WHAT YOU HAVE TO DO: All entries should be copied exactly, none left out.

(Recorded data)
= = = = = = =

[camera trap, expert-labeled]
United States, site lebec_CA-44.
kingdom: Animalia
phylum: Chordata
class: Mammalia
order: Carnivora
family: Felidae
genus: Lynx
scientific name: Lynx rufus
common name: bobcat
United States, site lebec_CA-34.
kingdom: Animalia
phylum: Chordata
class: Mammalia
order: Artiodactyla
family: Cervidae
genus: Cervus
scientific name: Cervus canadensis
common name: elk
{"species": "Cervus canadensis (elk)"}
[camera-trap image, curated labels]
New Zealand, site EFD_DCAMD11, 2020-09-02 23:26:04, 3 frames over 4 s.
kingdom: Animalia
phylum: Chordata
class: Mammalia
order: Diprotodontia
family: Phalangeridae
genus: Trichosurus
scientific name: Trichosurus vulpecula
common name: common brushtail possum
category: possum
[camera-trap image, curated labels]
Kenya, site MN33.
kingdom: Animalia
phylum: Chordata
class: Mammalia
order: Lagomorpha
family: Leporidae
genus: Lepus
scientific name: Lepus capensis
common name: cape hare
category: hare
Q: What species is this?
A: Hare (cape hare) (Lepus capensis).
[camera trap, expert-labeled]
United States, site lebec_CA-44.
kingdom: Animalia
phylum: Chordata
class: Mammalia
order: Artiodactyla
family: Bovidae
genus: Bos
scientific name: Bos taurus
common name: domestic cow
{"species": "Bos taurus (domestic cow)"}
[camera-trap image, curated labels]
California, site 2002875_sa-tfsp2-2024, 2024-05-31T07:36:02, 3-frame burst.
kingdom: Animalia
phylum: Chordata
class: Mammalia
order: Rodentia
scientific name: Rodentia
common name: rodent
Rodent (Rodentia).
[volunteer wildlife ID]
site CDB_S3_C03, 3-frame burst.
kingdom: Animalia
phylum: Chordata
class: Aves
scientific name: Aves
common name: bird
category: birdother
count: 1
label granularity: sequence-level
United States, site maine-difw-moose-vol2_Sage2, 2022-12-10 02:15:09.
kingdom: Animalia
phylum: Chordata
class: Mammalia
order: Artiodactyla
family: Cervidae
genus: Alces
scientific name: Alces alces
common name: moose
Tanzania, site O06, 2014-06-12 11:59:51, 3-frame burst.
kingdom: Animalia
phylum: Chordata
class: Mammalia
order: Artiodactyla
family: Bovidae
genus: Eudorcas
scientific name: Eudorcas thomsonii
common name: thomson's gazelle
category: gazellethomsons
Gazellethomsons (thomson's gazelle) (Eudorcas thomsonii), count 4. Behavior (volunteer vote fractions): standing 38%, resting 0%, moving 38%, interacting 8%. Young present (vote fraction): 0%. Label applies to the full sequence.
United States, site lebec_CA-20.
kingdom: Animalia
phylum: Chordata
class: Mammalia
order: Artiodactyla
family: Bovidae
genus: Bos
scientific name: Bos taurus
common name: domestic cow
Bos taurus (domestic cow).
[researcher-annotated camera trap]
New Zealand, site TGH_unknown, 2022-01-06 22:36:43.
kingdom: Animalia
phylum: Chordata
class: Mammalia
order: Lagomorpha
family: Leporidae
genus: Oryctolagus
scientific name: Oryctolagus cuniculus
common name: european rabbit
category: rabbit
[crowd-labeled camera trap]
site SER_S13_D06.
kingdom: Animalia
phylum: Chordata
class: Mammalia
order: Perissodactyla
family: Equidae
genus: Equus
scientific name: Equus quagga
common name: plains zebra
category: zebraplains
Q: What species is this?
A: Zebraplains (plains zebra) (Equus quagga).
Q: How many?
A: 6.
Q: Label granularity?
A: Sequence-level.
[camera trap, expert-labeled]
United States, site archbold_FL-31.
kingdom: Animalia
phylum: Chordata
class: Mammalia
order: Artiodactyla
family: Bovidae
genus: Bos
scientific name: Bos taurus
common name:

= = = = = = =

EXERCISE ANSWER:
[camera trap, expert-labeled]
United States, site lebec_CA-44.
kingdom: Animalia
phylum: Chordata
class: Mammalia
order: Carnivora
family: Felidae
genus: Lynx
scientific name: Lynx rufus
common name: bobcat
United States, site lebec_CA-34.
kingdom: Animalia
phylum: Chordata
class: Mammalia
order: Artiodactyla
family: Cervidae
genus: Cervus
scientific name: Cervus canadensis
common name: elk
{"species": "Cervus canadensis (elk)"}
[camera-trap image, curated labels]
New Zealand, site EFD_DCAMD11, 2020-09-02 23:26:04, 3 frames over 4 s.
kingdom: Animalia
phylum: Chordata
class: Mammalia
order: Diprotodontia
family: Phalangeridae
genus: Trichosurus
scientific name: Trichosurus vulpecula
common name: common brushtail possum
category: possum
[camera-trap image, curated labels]
Kenya, site MN33.
kingdom: Animalia
phylum: Chordata
class: Mammalia
order: Lagomorpha
family: Leporidae
genus: Lepus
scientific name: Lepus capensis
common name: cape hare
category: hare
Q: What species is this?
A: Hare (cape hare) (Lepus capensis).
[camera trap, expert-labeled]
United States, site lebec_CA-44.
kingdom: Animalia
phylum: Chordata
class: Mammalia
order: Artiodactyla
family: Bovidae
genus: Bos
scientific name: Bos taurus
common name: domestic cow
{"species": "Bos taurus (domestic cow)"}
[camera-trap image, curated labels]
California, site 2002875_sa-tfsp2-2024, 2024-05-31T07:36:02, 3-frame burst.
kingdom: Animalia
phylum: Chordata
class: Mammalia
order: Rodentia
scientific name: Rodentia
common name: rodent
Rodent (Rodentia).
[volunteer wildlife ID]
site CDB_S3_C03, 3-frame burst.
kingdom: Animalia
phylum: Chordata
class: Aves
scientific name: Aves
common name: bird
category: birdother
count: 1
label granularity: sequence-level
United States, site maine-difw-moose-vol2_Sage2, 2022-12-10 02:15:09.
kingdom: Animalia
phylum: Chordata
class: Mammalia
order: Artiodactyla
family: Cervidae
genus: Alces
scientific name: Alces alces
common name: moose
Tanzania, site O06, 2014-06-12 11:59:51, 3-frame burst.
kingdom: Animalia
phylum: Chordata
class: Mammalia
order: Artiodactyla
family: Bovidae
genus: Eudorcas
scientific name: Eudorcas thomsonii
common name: thomson's gazelle
category: gazellethomsons
Gazellethomsons (thomson's gazelle) (Eudorcas thomsonii), count 4. Behavior (volunteer vote fractions): standing 38%, resting 0%, moving 38%, interacting 8%. Young present (vote fraction): 0%. Label applies to the full sequence.
United States, site lebec_CA-20.
kingdom: Animalia
phylum: Chordata
class: Mammalia
order: Artiodactyla
family: Bovidae
genus: Bos
scientific name: Bos taurus
common name: domestic cow
Bos taurus (domestic cow).
[researcher-annotated camera trap]
New Zealand, site TGH_unknown, 2022-01-06 22:36:43.
kingdom: Animalia
phylum: Chordata
class: Mammalia
order: Lagomorpha
family: Leporidae
genus: Oryctolagus
scientific name: Oryctolagus cuniculus
common name: european rabbit
category: rabbit
[crowd-labeled camera trap]
site SER_S13_D06.
kingdom: Animalia
phylum: Chordata
class: Mammalia
order: Perissodactyla
family: Equidae
genus: Equus
scientific name: Equus quagga
common name: plains zebra
category: zebraplains
Q: What species is this?
A: Zebraplains (plains zebra) (Equus quagga).
Q: How many?
A: 6.
Q: Label granularity?
A: Sequence-level.
[camera trap, expert-labeled]
United States, site archbold_FL-31.
kingdom: Animalia
phylum: Chordata
class: Mammalia
order: Artiodactyla
family: Bovidae
genus: Bos
scientific name: Bos taurus
common name:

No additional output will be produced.